Add a fixed amount every month on top of the principal

Each year the monthly top-up grows by this % (e.g. salary hike)

About the Compound Interest Calculator

The Compound Interest Calculator shows how an initial investment grows over time when interest is earned not just on the principal but also on accumulated interest — a phenomenon famously called the "eighth wonder of the world." It is especially useful for comparing different compounding frequencies and understanding how a longer time horizon dramatically amplifies wealth. Investors, savers, and students alike use it to visualise the exponential nature of compounding versus simple interest growth.

How to Use

  1. Enter the principal amount (your starting investment).
  2. Set the annual interest rate offered by the bank or instrument.
  3. Choose the time period in years you plan to keep the investment.
  4. Select the compounding frequency (monthly or quarterly is most common) and click Calculate.

Formula Used

A = P × (1 + r/n)^(n×t)

A = maturity amount, P = principal, r = annual interest rate (decimal), n = compounding periods per year, t = time in years.

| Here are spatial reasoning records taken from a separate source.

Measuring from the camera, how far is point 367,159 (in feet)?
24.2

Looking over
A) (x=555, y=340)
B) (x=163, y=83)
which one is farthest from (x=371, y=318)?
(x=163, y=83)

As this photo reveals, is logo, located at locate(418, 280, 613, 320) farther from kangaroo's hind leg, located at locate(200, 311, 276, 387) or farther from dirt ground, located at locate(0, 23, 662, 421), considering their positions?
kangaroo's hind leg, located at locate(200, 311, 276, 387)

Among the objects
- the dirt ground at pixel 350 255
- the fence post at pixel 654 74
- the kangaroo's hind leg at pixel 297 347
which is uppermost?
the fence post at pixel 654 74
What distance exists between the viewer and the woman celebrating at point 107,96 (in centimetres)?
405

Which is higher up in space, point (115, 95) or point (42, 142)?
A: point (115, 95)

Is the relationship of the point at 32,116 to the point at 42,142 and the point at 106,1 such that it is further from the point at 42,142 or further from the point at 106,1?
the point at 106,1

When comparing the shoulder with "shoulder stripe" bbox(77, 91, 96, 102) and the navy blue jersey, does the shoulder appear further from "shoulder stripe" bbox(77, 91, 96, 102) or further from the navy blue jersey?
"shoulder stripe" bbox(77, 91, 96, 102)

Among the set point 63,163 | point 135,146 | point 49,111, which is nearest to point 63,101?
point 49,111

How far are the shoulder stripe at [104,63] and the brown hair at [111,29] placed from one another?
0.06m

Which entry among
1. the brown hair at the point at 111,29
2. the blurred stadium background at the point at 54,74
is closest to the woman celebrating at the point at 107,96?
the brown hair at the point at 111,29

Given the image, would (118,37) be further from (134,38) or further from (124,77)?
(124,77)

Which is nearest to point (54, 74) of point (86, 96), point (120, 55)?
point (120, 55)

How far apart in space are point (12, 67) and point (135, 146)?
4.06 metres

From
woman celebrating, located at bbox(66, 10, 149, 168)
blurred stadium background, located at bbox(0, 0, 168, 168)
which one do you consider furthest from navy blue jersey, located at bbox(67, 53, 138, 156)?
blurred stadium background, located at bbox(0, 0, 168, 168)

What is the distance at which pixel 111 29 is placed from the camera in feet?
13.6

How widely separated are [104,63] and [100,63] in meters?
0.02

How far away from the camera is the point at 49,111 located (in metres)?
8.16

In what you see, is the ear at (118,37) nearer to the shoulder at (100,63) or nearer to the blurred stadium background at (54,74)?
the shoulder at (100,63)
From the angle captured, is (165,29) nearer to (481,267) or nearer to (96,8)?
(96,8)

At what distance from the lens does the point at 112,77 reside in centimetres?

Understanding Your Results

Final Amount The total value of your investment at the end of the period, including both principal and all compounded interest earned.
Interest Earned The profit generated on your principal — this is Final Amount minus Principal, and grows faster the longer you stay invested.
Effective Annual Rate The true yearly return after accounting for compounding within the year. It is always higher than the nominal rate when compounding is more frequent than annually.

Important Note

The nominal interest rate (what banks advertise) differs from the effective annual rate, which reflects the real return once intra-year compounding is applied. Results assume a constant rate for the entire duration; actual returns on market-linked instruments will vary. Always read the terms of your financial product before investing.